Quizás LLA zafe de la convocatoria a Adorni esta semana, pero le espera otra semana con el recinto abierto. La semana pasada, en las comisiones se dio dictamen a la autorización de pagos a dos fondos "buitres" por un total de U$S 171 millones. Este entendimiento, que ya tiene media sanción del Senado, debe aprobarse antes del 30 de junio para que no se caiga.
El temario de la sesión del Senado que se hará el jueves, con horario todavía sin definir, incluye cinco convenios internacionales, de la Argentina con Estados Unidos, Ucrania, Mercosur, Chile y Colombia, respectivamente; seis acuerdos para designaciones de diplomáticos, siete pliegos judiciales, incluyendo el del juez Víctor Pesino, que falló a favor de la reforma laboral del gobierno de Milei, y el proyecto de ley de Hojarasca, que cuenta con media sanción de Diputados.
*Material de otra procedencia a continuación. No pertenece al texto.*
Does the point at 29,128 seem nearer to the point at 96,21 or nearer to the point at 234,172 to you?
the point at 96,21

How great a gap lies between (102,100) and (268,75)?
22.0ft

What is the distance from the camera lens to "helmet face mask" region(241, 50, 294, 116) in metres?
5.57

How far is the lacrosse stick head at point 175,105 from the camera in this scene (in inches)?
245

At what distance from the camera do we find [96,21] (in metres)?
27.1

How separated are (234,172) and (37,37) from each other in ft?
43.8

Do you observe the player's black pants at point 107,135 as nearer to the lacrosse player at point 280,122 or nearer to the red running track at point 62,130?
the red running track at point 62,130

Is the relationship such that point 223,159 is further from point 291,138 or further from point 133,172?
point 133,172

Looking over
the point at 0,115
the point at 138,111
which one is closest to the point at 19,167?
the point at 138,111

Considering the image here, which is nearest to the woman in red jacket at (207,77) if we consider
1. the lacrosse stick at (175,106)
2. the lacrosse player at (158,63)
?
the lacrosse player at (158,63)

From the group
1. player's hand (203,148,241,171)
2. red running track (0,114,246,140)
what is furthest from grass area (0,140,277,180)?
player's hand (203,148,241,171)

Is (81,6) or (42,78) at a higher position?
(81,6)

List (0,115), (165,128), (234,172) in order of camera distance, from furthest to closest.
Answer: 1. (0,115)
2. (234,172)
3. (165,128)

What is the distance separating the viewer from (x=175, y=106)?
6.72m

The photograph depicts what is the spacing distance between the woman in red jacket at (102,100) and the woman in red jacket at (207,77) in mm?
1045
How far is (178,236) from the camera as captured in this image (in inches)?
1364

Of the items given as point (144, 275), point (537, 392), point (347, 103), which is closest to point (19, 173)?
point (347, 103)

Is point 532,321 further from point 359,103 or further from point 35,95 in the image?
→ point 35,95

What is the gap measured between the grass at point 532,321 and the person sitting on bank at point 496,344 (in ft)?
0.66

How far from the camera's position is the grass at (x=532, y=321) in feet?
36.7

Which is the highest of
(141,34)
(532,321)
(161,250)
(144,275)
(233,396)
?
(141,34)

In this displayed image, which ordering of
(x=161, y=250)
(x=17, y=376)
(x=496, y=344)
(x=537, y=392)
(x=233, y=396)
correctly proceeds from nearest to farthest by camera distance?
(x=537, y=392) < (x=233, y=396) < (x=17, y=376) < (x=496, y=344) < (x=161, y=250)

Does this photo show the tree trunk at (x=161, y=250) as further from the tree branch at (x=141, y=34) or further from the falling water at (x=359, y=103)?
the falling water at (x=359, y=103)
Si bien este último era el proyecto por el que LLA impulsaba la sesión, que iba a ser la semana pasada, al temario se le sumó el proyecto de resolución del interbloque Popular para interpelar a Adorni, con miras a una moción de censura. Fuentes del peronismo afirmaron a El Destape que tienen los números para hacer comparecer al Jefe de Gabinete.
La sesión del Senado prevista para el jueves parece ser cosa juzgada para Adorni: la oposición, impulsada por el interbloque Popular, avanzaría con una interpelación, que derivaría en una moción de censura. Sin embargo, en LLA buscan un último recurso para volver a salvar al jaqueado jefe de Gabinete envuelto en cientos de escándalos por presunto enriquecimiento ilícito.
Juez Víctor Pesino
"Todos consideramos que tiene que ser por dos tercios", comentó a El Destape una fuente de la bancada mileísta. El bloque de LLA sostiene que para tratar el proyecto de interpelación se debería pedir en el recinto que se trate sobre tablas, por lo que se necesitarían las dos terceras partes del Cuerpo: es decir, 48. De esta manera, no necesitarían la mayoría simple de la mitad más uno: 37.
En el acta de la reunión de labor parlamentaria, que se celebró el miércoles pasado por la noche, figura en los asuntos acordados a considerar las potenciales mociones. Quizás ocurra un deja vú de lo que sucedió en la última sesión, cuando el oficialismo metió 23 pliegos de designaciones judiciales que no habían formado parte de un acuerdo entre los presentes de bloque. Los pliegos estaban en el acta, pero no tenía en número de Orden del Día.
El reclamo del bloque de LLA podría ser contradictorio con lo que había afirmado la propia jefa de la bancada, Patricia Bullrich, tras la reunión de labor, ya que había afirmado que se podía proceder al tratamiento de la interpelación sin que el expediente tenga que pasar previamente por comisiones. "Si se vota la interpelación, puede hacerse antes o después del informe, según lo que se acuerde; es un artículo operativo de la Constitución (101) y requiere mayoría absoluta", había dicho la senadora a los periodistas presentes.
"Sólo podría ser por presión de la Rosada, porque Patricia hizo el acuerdo de labor", especuló una voz que conoce la vida interna de la bancada oficialista y que señaló como autora material e intelectual de esa presión a la secretaria General de la Presidencia, Karina Milei.
Al cierre de la jornada del viernes, desde el oficialismo reconocieron que insistirán en una nueva reunión de labor parlamentaria en los días previos a la sesión prevista para el jueves. "Es para aclarar eso", acotaron.
Si la interpelación prospera, Adorni debe concurrir siete días después de la aprobación, el 2 de julio; fecha en la que el jefe de Gabinete esperaba dar su informe de gestión ante el Senado. De avanzar la jugada mileista, el ministro coordinador, que no pudo explicar sus presuntas irregularidades patrimoniales y que derivaron en contradicciones al Congreso, solo vendrá a hacer su presentación de rutina y responder las preguntas de los senadores.
La saga de revelaciones sobre las irregularidades patrimoniales de Adorni paralizaron al gobierno de Javier y Karina Milei, siendo estos dos los únicos dispuestos a tirarse arriba de la granada que es el jefe de Gabinete. Este viernes, el Presidente atinó a moverse: nombró al diputado Adrián Ravier como vocero Presidencial, un cargo que ocupó el ministro coordinador y que continuaba ejerciendo informalmente, hasta que sus peripecias lo dejaron muteado.
Habrá que ver si este cambio de piezas será el comienzo del desplazamiento progresivo de Adorni, antes de que se complique más su frente judicial. Milei afirma que lo respalda y lo mostró exhibiéndolo en el acto del Día de la Bandera el sábado. En la Casa Rosada afirman que si el Congreso desbanca al Jefe de Gabinete, el presidente lo nombraría de nuevo.